Written request -> Reproduce every one of the following lines word for word, without changing anything.

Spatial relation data
####################
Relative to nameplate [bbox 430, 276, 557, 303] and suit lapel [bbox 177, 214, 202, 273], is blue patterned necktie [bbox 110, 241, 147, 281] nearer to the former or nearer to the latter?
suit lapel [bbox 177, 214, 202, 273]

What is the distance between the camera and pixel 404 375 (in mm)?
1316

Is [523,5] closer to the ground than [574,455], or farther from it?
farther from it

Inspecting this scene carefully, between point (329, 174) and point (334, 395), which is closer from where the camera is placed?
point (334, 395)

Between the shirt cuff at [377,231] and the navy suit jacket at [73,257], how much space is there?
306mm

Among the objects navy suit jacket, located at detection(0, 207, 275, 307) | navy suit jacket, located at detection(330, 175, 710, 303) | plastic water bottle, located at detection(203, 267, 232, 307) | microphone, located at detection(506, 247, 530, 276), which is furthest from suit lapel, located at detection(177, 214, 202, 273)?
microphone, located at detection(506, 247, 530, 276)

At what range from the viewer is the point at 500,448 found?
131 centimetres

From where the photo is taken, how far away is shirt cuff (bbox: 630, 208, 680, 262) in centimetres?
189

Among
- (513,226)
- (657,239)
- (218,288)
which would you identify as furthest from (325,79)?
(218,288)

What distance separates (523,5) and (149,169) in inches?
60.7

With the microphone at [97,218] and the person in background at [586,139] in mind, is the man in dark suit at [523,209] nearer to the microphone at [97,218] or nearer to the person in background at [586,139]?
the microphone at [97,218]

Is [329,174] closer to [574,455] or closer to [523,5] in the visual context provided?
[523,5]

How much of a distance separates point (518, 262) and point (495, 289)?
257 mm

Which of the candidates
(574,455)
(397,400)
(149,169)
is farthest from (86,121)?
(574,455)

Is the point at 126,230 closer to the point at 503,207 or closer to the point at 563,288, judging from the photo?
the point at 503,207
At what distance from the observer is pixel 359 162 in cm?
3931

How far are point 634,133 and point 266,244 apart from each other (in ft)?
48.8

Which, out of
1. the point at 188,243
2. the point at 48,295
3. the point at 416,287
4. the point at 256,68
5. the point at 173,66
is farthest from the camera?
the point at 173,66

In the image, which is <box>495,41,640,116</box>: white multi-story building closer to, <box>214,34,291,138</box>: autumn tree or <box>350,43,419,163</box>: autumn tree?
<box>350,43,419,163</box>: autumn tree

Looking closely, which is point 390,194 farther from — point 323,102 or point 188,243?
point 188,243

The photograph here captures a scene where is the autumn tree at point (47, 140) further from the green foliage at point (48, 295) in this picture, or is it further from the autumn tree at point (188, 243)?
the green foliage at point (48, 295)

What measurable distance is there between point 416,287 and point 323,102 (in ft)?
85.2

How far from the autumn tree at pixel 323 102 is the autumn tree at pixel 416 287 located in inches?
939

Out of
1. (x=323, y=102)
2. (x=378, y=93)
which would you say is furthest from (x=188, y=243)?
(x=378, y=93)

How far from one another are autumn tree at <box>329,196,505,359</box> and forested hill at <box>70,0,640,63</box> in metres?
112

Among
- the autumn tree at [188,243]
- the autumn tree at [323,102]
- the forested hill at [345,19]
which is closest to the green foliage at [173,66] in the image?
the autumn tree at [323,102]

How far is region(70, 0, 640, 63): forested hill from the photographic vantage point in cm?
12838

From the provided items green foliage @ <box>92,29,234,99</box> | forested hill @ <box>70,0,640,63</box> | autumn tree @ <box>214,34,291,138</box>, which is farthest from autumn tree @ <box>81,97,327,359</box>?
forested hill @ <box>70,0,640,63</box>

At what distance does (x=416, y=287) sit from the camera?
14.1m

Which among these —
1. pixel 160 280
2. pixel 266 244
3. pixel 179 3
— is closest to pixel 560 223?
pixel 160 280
####################
Output for this exercise ->
Relative to nameplate [bbox 430, 276, 557, 303] and suit lapel [bbox 177, 214, 202, 273], is blue patterned necktie [bbox 110, 241, 147, 281] nearer to the former or nearer to the latter?
suit lapel [bbox 177, 214, 202, 273]

What is the distance between the camera and pixel 404 375 (in mm)?
1316

Is [523,5] closer to the ground than [574,455], or farther from it?
farther from it

Inspecting this scene carefully, between point (329, 174) and point (334, 395), which is closer from where the camera is placed?
point (334, 395)

Between the shirt cuff at [377,231] and the navy suit jacket at [73,257], how much space is there?
306mm

Among the objects navy suit jacket, located at detection(0, 207, 275, 307) | navy suit jacket, located at detection(330, 175, 710, 303) | plastic water bottle, located at detection(203, 267, 232, 307) | microphone, located at detection(506, 247, 530, 276), which is furthest from suit lapel, located at detection(177, 214, 202, 273)?
microphone, located at detection(506, 247, 530, 276)

At what range from the viewer is the point at 500,448 found?
131 centimetres

From where the photo is taken, how far away is shirt cuff (bbox: 630, 208, 680, 262) in centimetres?
189

Among
- (513,226)
- (657,239)
- (218,288)
which would you identify as furthest from (325,79)?
(218,288)

What distance separates (523,5) and (149,169) in inches?
60.7

With the microphone at [97,218] and the person in background at [586,139] in mind, is the man in dark suit at [523,209] nearer to the microphone at [97,218] or nearer to the person in background at [586,139]?
the microphone at [97,218]

Is [329,174] closer to [574,455] or closer to [523,5] in the visual context provided?
[523,5]

How much of a distance separates point (518, 262) and point (495, 289)?
257 mm

Which of the candidates
(574,455)
(397,400)
(149,169)
is farthest from (86,121)?
(574,455)

Is the point at 126,230 closer to the point at 503,207 or closer to the point at 563,288, judging from the photo?
the point at 503,207
At what distance from the observer is pixel 359 162 in cm?
3931

How far are point 634,133 and point 266,244 apart from each other (in ft)?
48.8

Which, out of
1. the point at 188,243
2. the point at 48,295
3. the point at 416,287
4. the point at 256,68
5. the point at 173,66
is farthest from the camera?
the point at 173,66

In the image, which is <box>495,41,640,116</box>: white multi-story building closer to, <box>214,34,291,138</box>: autumn tree or <box>350,43,419,163</box>: autumn tree?
<box>350,43,419,163</box>: autumn tree

Looking closely, which is point 390,194 farther from — point 323,102 or point 188,243?
point 188,243

The photograph here captures a scene where is the autumn tree at point (47, 140) further from the green foliage at point (48, 295) in this picture, or is it further from the autumn tree at point (188, 243)?
the green foliage at point (48, 295)

What measurable distance is there between point 416,287 and point 323,102 (in ft)?
85.2

How far from the autumn tree at pixel 323 102 is the autumn tree at pixel 416 287 located in inches?
939

Out of
1. (x=323, y=102)
2. (x=378, y=93)
which would you say is furthest from (x=188, y=243)?
(x=378, y=93)

How far from one another are autumn tree at <box>329,196,505,359</box> and forested hill at <box>70,0,640,63</box> in metres?
112

Among
- the autumn tree at [188,243]
- the autumn tree at [323,102]
- the forested hill at [345,19]
which is closest to the green foliage at [173,66] in the image?
the autumn tree at [323,102]

How far is region(70, 0, 640, 63): forested hill from the photographic vantage point in cm?
12838

From the provided items green foliage @ <box>92,29,234,99</box> | forested hill @ <box>70,0,640,63</box> | autumn tree @ <box>214,34,291,138</box>, which is farthest from autumn tree @ <box>81,97,327,359</box>?
forested hill @ <box>70,0,640,63</box>

At what distance does (x=416, y=287) sit from the camera?
14.1m

Which among these —
1. pixel 160 280
2. pixel 266 244
3. pixel 179 3
— is closest to pixel 560 223?
pixel 160 280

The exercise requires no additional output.